Yeghishe Manoukian College is an Armenian college in Lebanon. It is situated in Dbayyeh, in the Metn district. It is considered one of the best Armenian schools in the vast Armenian Diaspora, and also in Lebanon thanks to its high success rates in the Lebanese Brevet and Baccalaureate exams.

== History ==

Yeghishe Manoukian College was founded in 1963 under the name of Mardikian Kindergarten-Elementary School. The founder of the school is believed to be Catholicos Sahag A. Khabian in the 1930s. Initially the school was located next to the Armenian Catholicosate of the Great Home of Cilicia, and was called Mesrobian School.

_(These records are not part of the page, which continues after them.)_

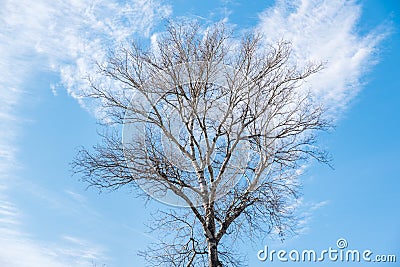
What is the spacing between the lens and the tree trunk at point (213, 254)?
32.9 ft

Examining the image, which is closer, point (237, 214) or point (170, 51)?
point (237, 214)

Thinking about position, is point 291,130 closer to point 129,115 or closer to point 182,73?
point 182,73

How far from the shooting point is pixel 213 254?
10.1 m

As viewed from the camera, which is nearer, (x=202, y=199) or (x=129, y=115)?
(x=202, y=199)

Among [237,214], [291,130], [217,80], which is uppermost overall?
[217,80]

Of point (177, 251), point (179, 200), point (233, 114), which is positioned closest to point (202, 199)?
point (179, 200)

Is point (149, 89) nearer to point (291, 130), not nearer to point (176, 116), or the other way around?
point (176, 116)

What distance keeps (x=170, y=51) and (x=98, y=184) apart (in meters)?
3.22

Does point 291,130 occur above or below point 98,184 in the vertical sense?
above

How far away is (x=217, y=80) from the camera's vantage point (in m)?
11.2

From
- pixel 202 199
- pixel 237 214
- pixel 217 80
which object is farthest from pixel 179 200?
pixel 217 80

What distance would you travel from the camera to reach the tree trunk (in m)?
10.0

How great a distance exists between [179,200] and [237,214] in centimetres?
117

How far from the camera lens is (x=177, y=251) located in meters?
10.4
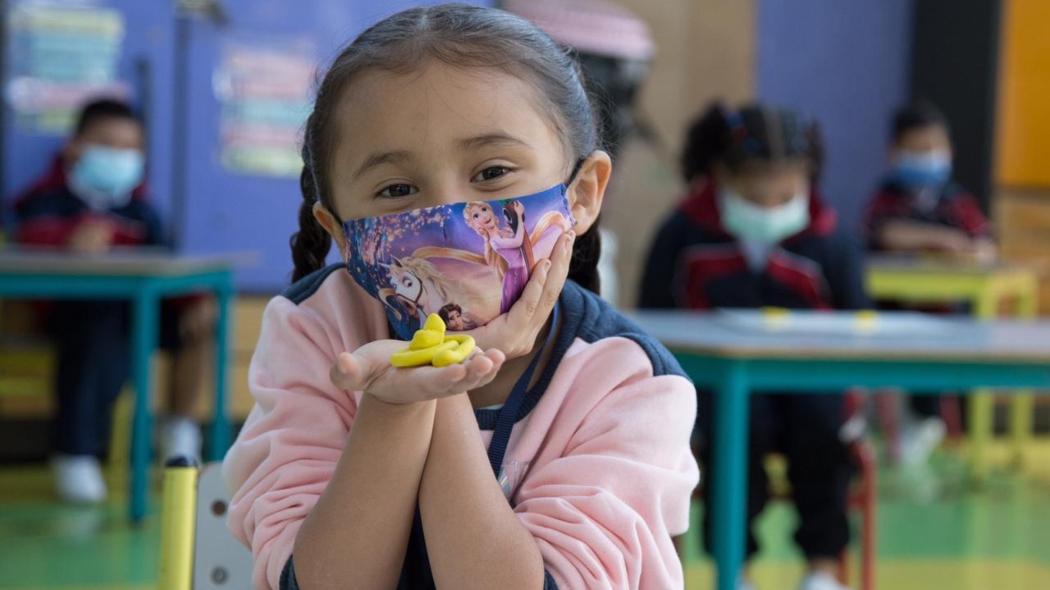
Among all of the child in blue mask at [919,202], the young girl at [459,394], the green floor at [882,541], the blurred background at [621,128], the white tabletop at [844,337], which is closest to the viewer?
the young girl at [459,394]

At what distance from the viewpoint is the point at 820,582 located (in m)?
2.82

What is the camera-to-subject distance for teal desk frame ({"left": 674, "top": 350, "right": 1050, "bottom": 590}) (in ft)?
7.23

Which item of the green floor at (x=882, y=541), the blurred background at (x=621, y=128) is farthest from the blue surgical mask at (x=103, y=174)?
the green floor at (x=882, y=541)

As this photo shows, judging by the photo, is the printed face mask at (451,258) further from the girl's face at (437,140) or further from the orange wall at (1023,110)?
the orange wall at (1023,110)

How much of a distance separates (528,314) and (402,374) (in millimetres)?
149

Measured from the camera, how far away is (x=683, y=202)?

- In 1963, Nerces Pakhdikian was assigned director. In 1966, Archbishop Mesrob Ashjian was named director of the school, who at the same time was also the director of the seminary. He had Oshagan Choloian and Aram Keshishian as assistants. Both monks at the time, currently Oshagan Choloian is the guide of the Armenian diocese of Kuwait, and the latter currently the Catholicos of the Great Home of Cilicia.
- In 1969, the Lebanese Diocese board of Education invited Sarkis Choloian to guide the school. He first acted as a senior teacher then as principal until the end of the 1984–1985 academic year. During his reign the Mardikian Elementary school grew and starting from 1981, step by step climbed the secondary school levels. In the reign of S. Choloian, the number of students increases to such an extent that the school grounds are no longer capable of accepting any more students. The rise in students forces the administration to reject any newcomers.

In the course of 1984–1985 academic year, Catholicos Karekin the second comes to the rescue of the schools situation. The 10,000 m2 land in Dbayyeh, bought by the handsome donation of Vatche Manoukian and put under the disposal of the Catholicosate of Cilicia, along with the school buildings located on the property are given to the Mardikian School to transport there.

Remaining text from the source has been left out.